Your walking along the street and it’s a beautiful day under the redwoods. The sun is shining, birds chirping. Then one false step and you stub your toe. Your Birkenstocks failed to save your big toe from the cement curb. Pain travels up from your toe and stops you in your tracks. Last week we tried to clear up some old wives tales concerning pain. Now lets move on to how we actually feel pain, and answer some questions how people feel pain differently.
How does one feel pain? We’ll explain it here, trying to avoid some of the boring techno mumbo-jumbo. So you stub your toe. You have many receptors in your skin. Some have the job of telling your brain your toe is cold or hot, some sense touch, others can tell you your shoe is too tight and yes there are ones that let you know your in pain.
Your body is smart and these receptors are concentrated in areas of the body that are prone to injury-like your fingers and toes. (That’s why a paper cut can kill) So your toe hits the cement, pain receptors send the message up the nerve they branch off from. This nerve joins the others in your back to form the spinal cord to tell your brain and your conscience of the collision your toe just suffered. This whole process happens in just the blink of an eye.
This used to be all we knew about pain. It turns out the body is more complicated than that. During World War II doctors noticed the degree of pain an injured veteran was in did not correlate with how badly hurt he was. Researches were inspired to dig deeper and they found that there are gatekeepers in your spine.
The messages they decide are most important get through and can tell your brain what’s going on. Other messages are just left at the gate. Remember when your mom used to kiss your scraped knee when you were young. Well she knew what she was doing. Some of the pain receptor would be turned away because of competing sensory receptors.
Now on to how the same pain stimulus can affect people differently. Emotional state, upbringing and attitude all come in to play. Just think of the person who is already bracing up walking in to the dentist office.

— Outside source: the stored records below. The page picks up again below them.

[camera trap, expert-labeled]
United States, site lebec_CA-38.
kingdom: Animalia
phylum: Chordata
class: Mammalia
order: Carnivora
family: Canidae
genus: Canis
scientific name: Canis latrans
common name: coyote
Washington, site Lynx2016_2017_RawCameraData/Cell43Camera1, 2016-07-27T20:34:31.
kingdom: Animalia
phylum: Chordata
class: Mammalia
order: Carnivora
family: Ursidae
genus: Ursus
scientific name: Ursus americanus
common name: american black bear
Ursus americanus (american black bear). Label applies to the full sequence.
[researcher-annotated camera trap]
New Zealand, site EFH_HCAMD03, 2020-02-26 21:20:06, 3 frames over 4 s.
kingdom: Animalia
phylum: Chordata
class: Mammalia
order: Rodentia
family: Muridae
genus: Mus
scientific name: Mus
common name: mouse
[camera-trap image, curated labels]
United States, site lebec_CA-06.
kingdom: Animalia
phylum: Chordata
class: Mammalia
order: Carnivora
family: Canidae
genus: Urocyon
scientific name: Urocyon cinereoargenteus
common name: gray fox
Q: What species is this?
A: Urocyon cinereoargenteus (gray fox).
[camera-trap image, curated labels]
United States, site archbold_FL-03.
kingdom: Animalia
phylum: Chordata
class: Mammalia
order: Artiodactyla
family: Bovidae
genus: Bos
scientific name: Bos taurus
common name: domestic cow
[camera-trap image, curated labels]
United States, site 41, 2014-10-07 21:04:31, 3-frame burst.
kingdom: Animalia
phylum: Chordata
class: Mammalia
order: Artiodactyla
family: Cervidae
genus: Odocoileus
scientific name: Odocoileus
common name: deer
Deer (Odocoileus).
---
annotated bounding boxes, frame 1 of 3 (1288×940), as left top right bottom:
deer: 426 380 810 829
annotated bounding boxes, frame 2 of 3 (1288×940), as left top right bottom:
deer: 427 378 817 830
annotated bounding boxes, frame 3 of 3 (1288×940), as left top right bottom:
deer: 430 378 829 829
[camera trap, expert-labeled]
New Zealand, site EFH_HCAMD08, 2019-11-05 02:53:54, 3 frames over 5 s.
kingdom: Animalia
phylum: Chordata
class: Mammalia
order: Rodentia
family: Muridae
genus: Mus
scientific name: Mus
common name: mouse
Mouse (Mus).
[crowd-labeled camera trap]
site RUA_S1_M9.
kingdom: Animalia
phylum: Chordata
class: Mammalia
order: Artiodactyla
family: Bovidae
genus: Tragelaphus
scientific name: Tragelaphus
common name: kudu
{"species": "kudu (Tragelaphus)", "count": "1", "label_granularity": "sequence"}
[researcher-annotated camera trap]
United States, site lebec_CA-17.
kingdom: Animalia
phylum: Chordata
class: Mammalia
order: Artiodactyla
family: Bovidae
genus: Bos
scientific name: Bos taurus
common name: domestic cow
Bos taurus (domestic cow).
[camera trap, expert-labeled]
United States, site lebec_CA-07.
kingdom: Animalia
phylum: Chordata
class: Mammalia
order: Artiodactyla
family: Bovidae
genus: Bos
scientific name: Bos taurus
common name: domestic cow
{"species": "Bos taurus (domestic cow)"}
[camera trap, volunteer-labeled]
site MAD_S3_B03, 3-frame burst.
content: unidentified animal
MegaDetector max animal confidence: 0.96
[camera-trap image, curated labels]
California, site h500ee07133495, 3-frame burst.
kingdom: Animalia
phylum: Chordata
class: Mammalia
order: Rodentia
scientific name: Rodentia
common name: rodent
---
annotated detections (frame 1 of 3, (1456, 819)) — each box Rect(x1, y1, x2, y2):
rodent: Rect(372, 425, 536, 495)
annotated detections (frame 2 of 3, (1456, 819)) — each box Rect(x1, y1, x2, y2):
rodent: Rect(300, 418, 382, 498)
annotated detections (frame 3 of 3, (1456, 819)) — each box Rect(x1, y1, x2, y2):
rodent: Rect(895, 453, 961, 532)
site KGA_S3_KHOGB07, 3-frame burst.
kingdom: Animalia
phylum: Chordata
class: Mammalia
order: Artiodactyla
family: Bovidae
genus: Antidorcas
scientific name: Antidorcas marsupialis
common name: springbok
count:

On the flip side, you your emotional state can work in your favor. People condition themselves to endure pain that would stop the rest of us dead in our tracts. Just imagine trying to walk over hot coals, as firewalkers do without any conditioning!
More and more doctors are learning about pain and unfortunately more people are also suffering from chronic pain. Now that I’ve explained a little bit on how pain works, I hope those of you who suffer from pain can go to their practitioners and work at getting rid of it.